— Begin —

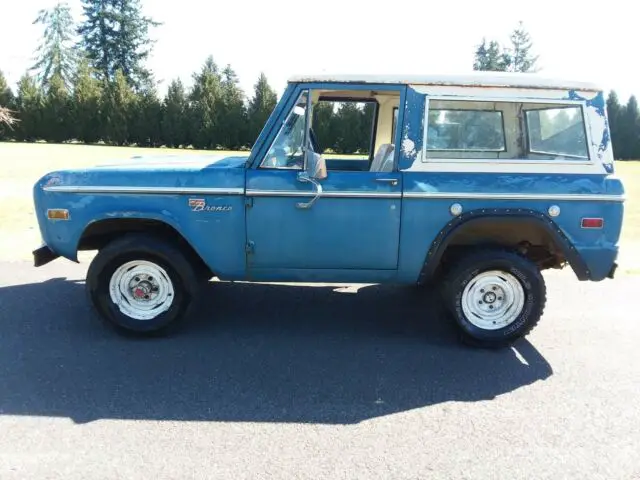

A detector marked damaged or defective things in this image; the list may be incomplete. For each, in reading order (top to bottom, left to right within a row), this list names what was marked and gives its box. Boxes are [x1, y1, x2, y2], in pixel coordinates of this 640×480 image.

peeling roof paint [288, 72, 604, 92]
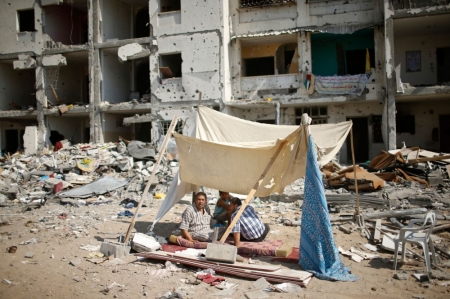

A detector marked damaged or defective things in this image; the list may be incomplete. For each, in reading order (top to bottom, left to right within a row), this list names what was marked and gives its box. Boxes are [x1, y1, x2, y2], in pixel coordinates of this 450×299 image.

broken window [17, 9, 35, 32]
broken window [159, 53, 182, 78]
broken window [243, 56, 274, 77]
damaged wall [394, 33, 450, 86]
damaged wall [0, 59, 35, 110]
broken window [296, 106, 326, 125]
broken window [398, 115, 414, 135]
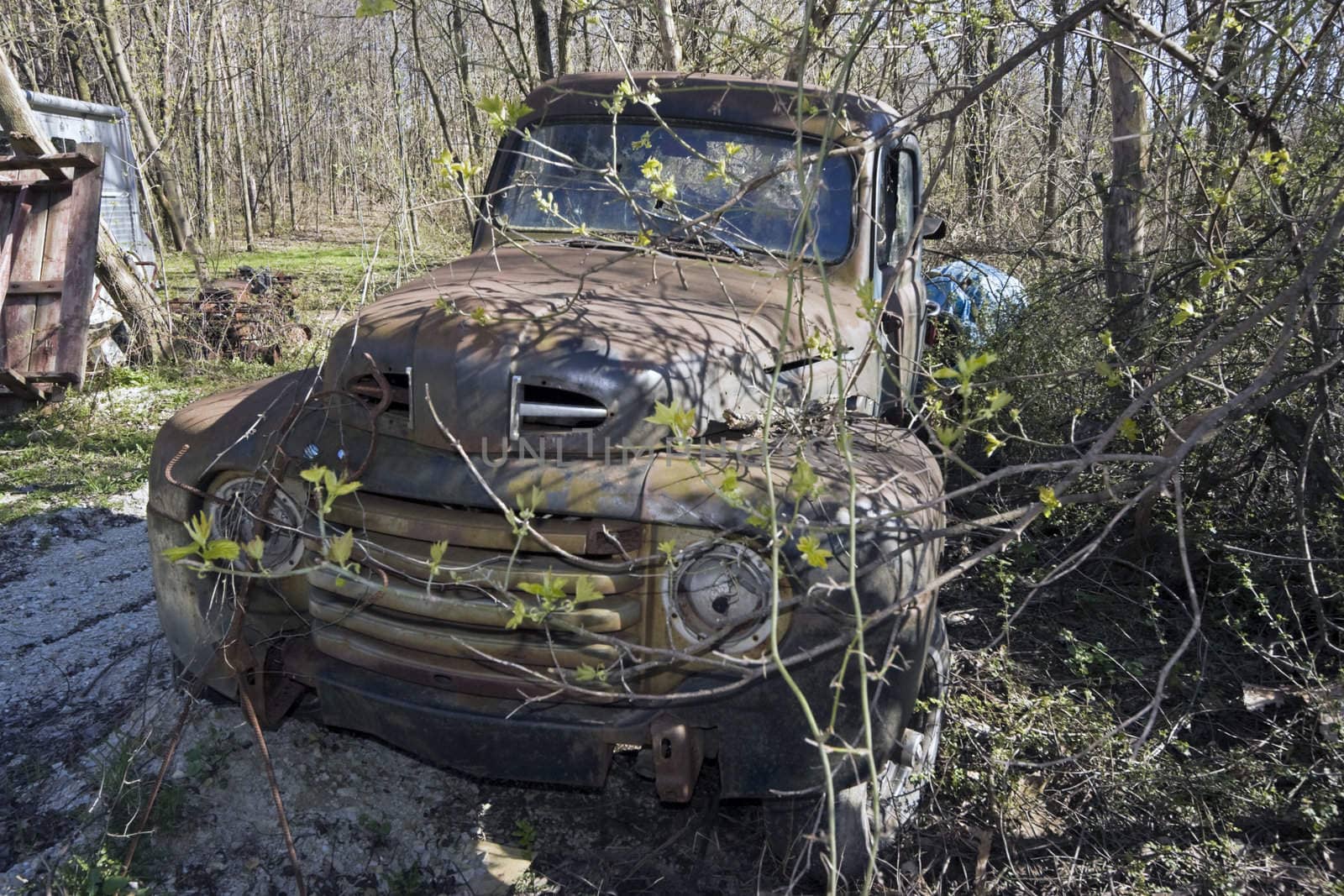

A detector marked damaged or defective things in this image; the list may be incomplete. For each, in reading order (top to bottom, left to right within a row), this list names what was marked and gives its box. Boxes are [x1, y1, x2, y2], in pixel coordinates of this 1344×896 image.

rusted metal body [0, 143, 104, 402]
rusted metal body [171, 265, 309, 365]
rusted metal body [147, 75, 946, 805]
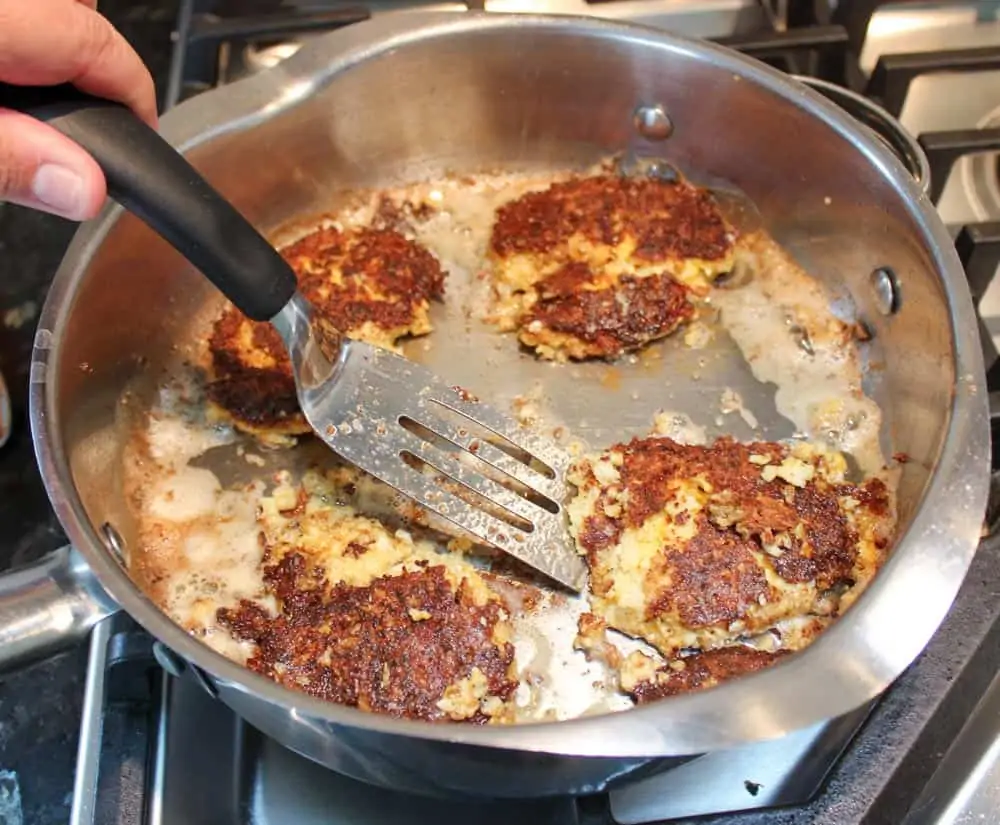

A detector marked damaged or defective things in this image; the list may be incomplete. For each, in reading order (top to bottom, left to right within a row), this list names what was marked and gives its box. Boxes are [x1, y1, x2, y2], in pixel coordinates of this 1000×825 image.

burnt bits in pan [205, 225, 444, 440]
burnt bits in pan [484, 174, 736, 360]
burnt bits in pan [568, 434, 896, 680]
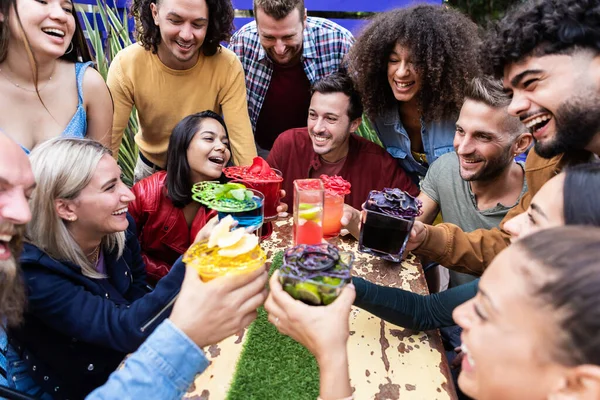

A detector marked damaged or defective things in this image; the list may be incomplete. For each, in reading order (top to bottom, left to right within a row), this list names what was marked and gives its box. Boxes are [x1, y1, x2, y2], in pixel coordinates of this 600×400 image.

peeling paint on table [185, 219, 458, 400]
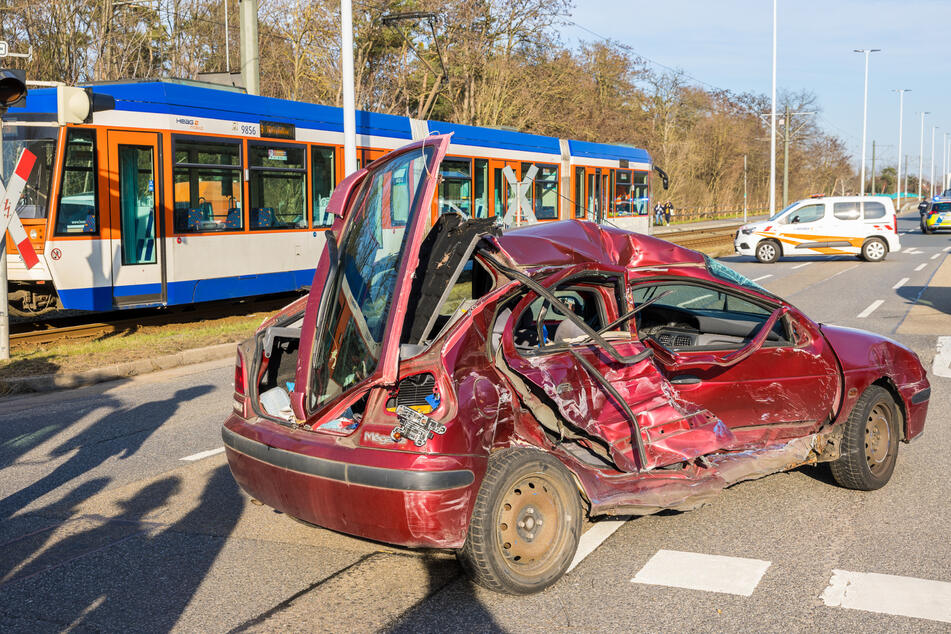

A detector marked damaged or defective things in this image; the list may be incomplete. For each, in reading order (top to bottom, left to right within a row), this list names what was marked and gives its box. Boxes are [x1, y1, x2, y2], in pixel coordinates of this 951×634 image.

— End —

### Written exercise
Rewrite the records from the start through the line with "peeling paint on table [185, 219, 458, 400]", changing "detector" to "scanner" and keeping everything else unchanged. Leave the pictures out.

### Answer to this problem
A scanner marked damaged or defective things in this image; the list may be incomplete. For each, in reading order (top to bottom, left to right within a row), this list names what was marked and gives its box. Boxes are [x1, y1, x2, y2], in pixel coordinates of this 640×480 image.

peeling roof paint [288, 72, 604, 92]

A scanner marked damaged or defective things in this image; the list may be incomplete. For each, in reading order (top to bottom, left to right within a row), this list names what was marked and gives its box. Boxes are [x1, y1, x2, y2], in pixel coordinates of this 450×299 image.

broken window [17, 9, 35, 32]
broken window [159, 53, 182, 78]
broken window [243, 56, 274, 77]
damaged wall [394, 33, 450, 86]
damaged wall [0, 59, 35, 110]
broken window [296, 106, 326, 125]
broken window [398, 115, 414, 135]

A scanner marked damaged or defective things in this image; the list may be incomplete. For each, in reading order (top to bottom, left to right within a row), this list names what was marked and gives its box. Boxes are [x1, y1, x2, y2], in pixel coordinates of this 1344×896 image.

rusted metal body [0, 143, 104, 402]
rusted metal body [171, 265, 309, 365]
rusted metal body [147, 75, 946, 805]

A scanner marked damaged or defective things in this image; the list may be incomplete. For each, in reading order (top to bottom, left to right within a row), this list names what was marked and gives its box. Boxes are [x1, y1, x2, y2], in pixel coordinates of this 1000×825 image.

burnt bits in pan [205, 225, 444, 440]
burnt bits in pan [484, 174, 736, 360]
burnt bits in pan [568, 434, 896, 680]

A scanner marked damaged or defective things in this image; the list may be incomplete. For each, in reading order (top to bottom, left to right within a row), this list names what was marked and gives its box. Boxes are [x1, y1, x2, y2], in pixel coordinates of this 600×400 image.

peeling paint on table [185, 219, 458, 400]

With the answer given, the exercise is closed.